:: The task ::
Starting at the line containing "scientific name: Struthionidae" and ending at the line containing "scientific name: Potamochoerus larvatus", print every line of the material below exactly, both ends included, and stop there.

:: Data extract ::
#####

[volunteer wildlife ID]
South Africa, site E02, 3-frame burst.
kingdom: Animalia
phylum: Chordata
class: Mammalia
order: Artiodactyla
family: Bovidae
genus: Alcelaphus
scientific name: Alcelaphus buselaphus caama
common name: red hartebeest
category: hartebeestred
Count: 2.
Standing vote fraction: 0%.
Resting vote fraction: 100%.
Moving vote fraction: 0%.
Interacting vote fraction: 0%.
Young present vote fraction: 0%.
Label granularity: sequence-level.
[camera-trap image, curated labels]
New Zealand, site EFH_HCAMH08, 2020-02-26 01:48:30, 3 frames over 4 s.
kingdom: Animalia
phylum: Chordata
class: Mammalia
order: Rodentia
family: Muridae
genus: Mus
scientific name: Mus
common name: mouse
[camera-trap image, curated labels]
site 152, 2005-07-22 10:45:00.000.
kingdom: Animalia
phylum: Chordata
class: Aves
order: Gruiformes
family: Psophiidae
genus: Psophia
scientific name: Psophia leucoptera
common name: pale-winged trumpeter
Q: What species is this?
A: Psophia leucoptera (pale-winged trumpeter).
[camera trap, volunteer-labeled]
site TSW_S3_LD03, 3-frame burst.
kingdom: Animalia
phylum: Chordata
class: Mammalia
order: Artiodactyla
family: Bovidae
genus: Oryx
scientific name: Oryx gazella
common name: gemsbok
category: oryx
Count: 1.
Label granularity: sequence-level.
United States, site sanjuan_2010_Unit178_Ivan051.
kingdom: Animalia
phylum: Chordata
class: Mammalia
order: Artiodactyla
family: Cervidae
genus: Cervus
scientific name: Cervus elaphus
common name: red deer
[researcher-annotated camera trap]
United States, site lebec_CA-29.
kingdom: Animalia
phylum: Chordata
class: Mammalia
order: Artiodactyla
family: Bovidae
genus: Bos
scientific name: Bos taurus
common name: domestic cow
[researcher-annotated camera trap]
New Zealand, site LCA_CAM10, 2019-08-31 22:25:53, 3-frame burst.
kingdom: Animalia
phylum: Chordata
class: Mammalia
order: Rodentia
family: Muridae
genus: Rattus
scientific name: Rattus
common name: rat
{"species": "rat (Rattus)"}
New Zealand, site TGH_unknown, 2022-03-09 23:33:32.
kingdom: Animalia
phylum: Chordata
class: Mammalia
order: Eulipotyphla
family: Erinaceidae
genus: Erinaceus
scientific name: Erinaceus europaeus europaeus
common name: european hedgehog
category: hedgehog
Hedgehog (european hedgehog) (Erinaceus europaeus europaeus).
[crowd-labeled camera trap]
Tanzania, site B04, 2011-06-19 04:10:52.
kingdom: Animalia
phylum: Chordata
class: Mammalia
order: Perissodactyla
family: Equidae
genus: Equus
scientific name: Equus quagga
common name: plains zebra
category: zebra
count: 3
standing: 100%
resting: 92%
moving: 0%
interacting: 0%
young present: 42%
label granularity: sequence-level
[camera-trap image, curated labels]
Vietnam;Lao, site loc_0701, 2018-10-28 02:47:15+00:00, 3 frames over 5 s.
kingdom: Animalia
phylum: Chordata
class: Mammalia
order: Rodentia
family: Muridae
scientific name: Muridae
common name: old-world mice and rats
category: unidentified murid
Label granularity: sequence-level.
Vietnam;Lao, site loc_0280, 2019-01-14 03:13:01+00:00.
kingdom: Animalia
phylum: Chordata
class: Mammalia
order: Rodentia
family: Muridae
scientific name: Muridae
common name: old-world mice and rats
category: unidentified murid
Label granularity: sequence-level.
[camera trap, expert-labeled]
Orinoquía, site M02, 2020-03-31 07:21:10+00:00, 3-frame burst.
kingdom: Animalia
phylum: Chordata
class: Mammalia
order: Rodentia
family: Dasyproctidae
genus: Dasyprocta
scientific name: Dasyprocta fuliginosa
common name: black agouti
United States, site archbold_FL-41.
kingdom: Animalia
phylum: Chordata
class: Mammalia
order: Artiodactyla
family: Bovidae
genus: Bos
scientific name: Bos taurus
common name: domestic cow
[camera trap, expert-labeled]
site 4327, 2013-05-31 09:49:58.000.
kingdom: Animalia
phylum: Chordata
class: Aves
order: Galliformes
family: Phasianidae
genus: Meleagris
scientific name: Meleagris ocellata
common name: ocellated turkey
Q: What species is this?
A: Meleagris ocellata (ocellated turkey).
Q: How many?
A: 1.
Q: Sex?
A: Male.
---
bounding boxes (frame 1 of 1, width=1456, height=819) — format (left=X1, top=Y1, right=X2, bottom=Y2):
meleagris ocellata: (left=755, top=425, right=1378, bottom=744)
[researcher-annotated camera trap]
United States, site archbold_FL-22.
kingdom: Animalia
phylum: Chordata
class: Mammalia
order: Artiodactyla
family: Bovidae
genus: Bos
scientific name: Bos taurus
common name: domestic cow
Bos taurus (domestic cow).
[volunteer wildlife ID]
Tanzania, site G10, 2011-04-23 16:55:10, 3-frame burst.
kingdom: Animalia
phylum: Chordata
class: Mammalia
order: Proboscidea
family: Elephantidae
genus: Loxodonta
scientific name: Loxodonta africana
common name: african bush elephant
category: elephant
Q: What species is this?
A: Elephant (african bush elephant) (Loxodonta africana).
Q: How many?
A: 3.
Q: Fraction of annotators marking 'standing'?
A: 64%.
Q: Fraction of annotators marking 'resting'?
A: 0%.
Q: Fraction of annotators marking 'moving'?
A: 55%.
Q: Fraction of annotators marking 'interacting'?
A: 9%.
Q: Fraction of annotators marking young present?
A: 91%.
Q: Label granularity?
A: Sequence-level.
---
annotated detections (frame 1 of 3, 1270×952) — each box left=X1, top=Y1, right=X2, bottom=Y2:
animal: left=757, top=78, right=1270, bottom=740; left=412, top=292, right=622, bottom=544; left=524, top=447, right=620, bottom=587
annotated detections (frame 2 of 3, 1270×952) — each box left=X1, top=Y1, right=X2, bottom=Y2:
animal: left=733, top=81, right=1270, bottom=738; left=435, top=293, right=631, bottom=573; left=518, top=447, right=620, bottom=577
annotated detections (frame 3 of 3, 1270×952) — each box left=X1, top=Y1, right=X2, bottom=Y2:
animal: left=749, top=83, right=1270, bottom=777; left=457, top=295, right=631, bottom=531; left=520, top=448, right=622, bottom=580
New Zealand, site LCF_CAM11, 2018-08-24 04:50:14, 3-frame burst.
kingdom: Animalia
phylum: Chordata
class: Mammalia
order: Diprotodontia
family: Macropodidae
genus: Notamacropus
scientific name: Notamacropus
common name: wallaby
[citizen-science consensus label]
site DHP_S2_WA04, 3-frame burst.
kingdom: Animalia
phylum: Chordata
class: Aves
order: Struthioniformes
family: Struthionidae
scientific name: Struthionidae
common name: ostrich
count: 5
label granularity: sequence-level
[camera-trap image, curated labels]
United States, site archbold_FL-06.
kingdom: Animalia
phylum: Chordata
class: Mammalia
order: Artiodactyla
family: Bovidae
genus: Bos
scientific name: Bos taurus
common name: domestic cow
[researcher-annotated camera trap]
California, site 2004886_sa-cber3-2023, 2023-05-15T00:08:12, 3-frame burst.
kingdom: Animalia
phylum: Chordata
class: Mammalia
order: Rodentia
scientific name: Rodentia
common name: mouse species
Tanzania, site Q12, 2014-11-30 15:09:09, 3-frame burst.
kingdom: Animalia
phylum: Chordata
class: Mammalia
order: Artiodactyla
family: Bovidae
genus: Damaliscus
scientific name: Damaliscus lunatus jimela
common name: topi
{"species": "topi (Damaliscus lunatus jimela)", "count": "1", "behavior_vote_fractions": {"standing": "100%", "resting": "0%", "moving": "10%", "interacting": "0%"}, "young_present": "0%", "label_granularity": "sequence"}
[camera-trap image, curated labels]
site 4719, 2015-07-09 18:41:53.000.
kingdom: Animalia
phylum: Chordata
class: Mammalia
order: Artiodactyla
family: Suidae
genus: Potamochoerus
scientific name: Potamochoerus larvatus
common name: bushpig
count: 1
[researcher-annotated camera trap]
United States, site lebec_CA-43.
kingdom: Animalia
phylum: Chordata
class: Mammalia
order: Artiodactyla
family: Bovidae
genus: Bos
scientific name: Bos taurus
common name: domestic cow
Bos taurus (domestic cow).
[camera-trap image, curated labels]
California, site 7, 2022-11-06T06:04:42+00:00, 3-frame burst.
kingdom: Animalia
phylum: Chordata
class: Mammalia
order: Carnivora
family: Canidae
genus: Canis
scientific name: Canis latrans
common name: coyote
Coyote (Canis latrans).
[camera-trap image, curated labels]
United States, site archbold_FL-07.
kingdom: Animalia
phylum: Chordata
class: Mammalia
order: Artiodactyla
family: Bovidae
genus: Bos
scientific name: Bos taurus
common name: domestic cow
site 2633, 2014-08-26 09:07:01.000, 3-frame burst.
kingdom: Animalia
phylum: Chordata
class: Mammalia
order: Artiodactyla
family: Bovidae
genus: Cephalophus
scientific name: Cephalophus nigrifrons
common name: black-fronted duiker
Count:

#####

:: Solution for this problem ::
scientific name: Struthionidae
common name: ostrich
count: 5
label granularity: sequence-level
[camera-trap image, curated labels]
United States, site archbold_FL-06.
kingdom: Animalia
phylum: Chordata
class: Mammalia
order: Artiodactyla
family: Bovidae
genus: Bos
scientific name: Bos taurus
common name: domestic cow
[researcher-annotated camera trap]
California, site 2004886_sa-cber3-2023, 2023-05-15T00:08:12, 3-frame burst.
kingdom: Animalia
phylum: Chordata
class: Mammalia
order: Rodentia
scientific name: Rodentia
common name: mouse species
Tanzania, site Q12, 2014-11-30 15:09:09, 3-frame burst.
kingdom: Animalia
phylum: Chordata
class: Mammalia
order: Artiodactyla
family: Bovidae
genus: Damaliscus
scientific name: Damaliscus lunatus jimela
common name: topi
{"species": "topi (Damaliscus lunatus jimela)", "count": "1", "behavior_vote_fractions": {"standing": "100%", "resting": "0%", "moving": "10%", "interacting": "0%"}, "young_present": "0%", "label_granularity": "sequence"}
[camera-trap image, curated labels]
site 4719, 2015-07-09 18:41:53.000.
kingdom: Animalia
phylum: Chordata
class: Mammalia
order: Artiodactyla
family: Suidae
genus: Potamochoerus
scientific name: Potamochoerus larvatus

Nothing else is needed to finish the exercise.